It’s hard to find a full-flavored pad thai in Silom, particularly at lunch- time rush hour. But hidden deep in the bustling district down an alley in Soi Sala Daeng is a place that all the white collars crave. In the front yard of a 100-year old Thai house, the smiling cook, Pranee Thanee, 46, works tirelessly at the wok, not resting until the last customer has returned to the office. We caught up with her for a little chat just before it got busy.

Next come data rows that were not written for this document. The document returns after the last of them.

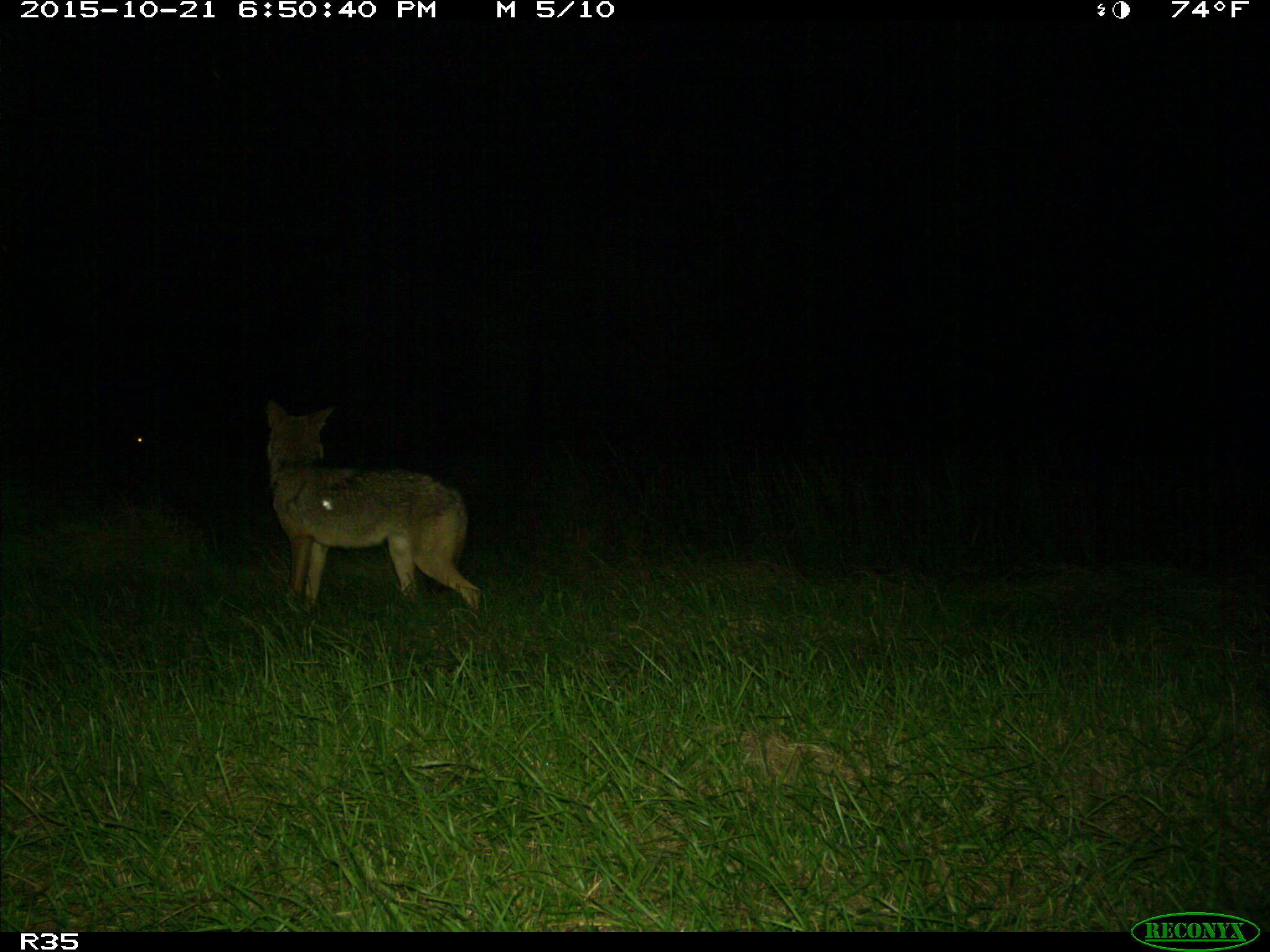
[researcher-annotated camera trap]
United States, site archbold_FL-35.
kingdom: Animalia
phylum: Chordata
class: Mammalia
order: Carnivora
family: Canidae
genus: Canis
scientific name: Canis latrans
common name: coyote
Canis latrans (coyote).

BK: How did you come to open this shop?
Pranee:
My mother used to work at this house when I was a kid. I’ve worked here as a housekeeper for years. Then their children went abroad so I had a lot more free time, even though I was taking care of the owner of this house. He suggested that I start a little side business, and I agreed, because I wanted a way to pay my kid’s school fees. So I opened this shop.

BK: What’s the hardest part about starting up?
Pranee:
I had to find the money to open the shop. I asked for a B40,000 loan, which I’m still paying back to this day. When we opened, people were really skeptical about the sur- vival of my shop. But I survived.

BK: Why did you choose pad thai?
Pranee:
I’m not sure. I just figured it was the best food to sell in Silom, where there are so many different offerings.

BK: Were you taught how to make pad thai?
Pranee:
Never. I used to sell made to order food in my province some years ago, so I thought it wouldn’t be too hard to make my own pad thai.

BK: What’s your secret?
Pranee:
Nothing special, really. It could be the tamarind sauce that we make ourselves every weekend. We just use tamarind, sugar and salt, but it’s difficult because it takes two hours of simmering, and we do 14 bottles a week.

Pad thai (b30), pad thai kung sod or pla meuk (b40), kanom pakkad (b30) 47 Sala Daeng Soi 2 (behind Silom Complex), 086-403-0106 Open daily 7am-2.30pm.